[{172}] In the male florets of certain Compositæ the style functions merely as a piston for forcing out the pollen.
[{173}] «On the back of the page is the following.» If abortive organs are a trace preserved by hereditary tendency, of organ in ancestor of use, we can at once see why important in natural classification, also why more plain in young animal because, as in last section, the selection has altered the old animal most. I repeat, these wondrous facts, of parts created for no use in past and present time, all can by my theory receive simple explanation; or they receive none and we must be content with some such empty metaphor, as that of De Candolle, who compares creation to a well covered table, and says abortive organs may be compared to the dishes (some should be empty) placed symmetrically!
[{174}] The author doubtless meant that the complex relationships between organisms can be roughly represented by a net in which the knots stand for species.
[{175}] Between the lines occurs:—“one «?» form be lost.”

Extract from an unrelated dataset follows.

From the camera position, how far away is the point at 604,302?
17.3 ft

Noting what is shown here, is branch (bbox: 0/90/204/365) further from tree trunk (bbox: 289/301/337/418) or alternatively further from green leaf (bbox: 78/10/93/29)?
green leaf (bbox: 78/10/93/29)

[{176}] The original sentence is here broken up by the insertion of:—“out of the dust of Java, Sumatra, these «?» allied to past and present age and «illegible», with the stamp of inutility in some of their organs and conversion in others.”
[{177}] Between the lines occur the words:—“Species vary according to same general laws as varieties; they cross according to same laws.”
[{178}] “A cross with a bull-dog has affected for many generations the courage and obstinacy of greyhounds,” Origin, Ed. i. p. 214, vi. p. 327.
[{179}] The simile of the savage and the ship occurs in the Origin, Ed. i. p. 485, vi. p. 665.
[{180}] In the Origin, Ed. i. p. 486, vi. p. 665, the author speaks of the “summing up of many contrivances”: I have therefore introduced the above words which make the passage clearer. In the Origin the comparison is with “a great mechanical invention,”—not with a work of art.
[{181}] See a similar passage in the Origin, Ed. i. p. 487, vi. p. 667.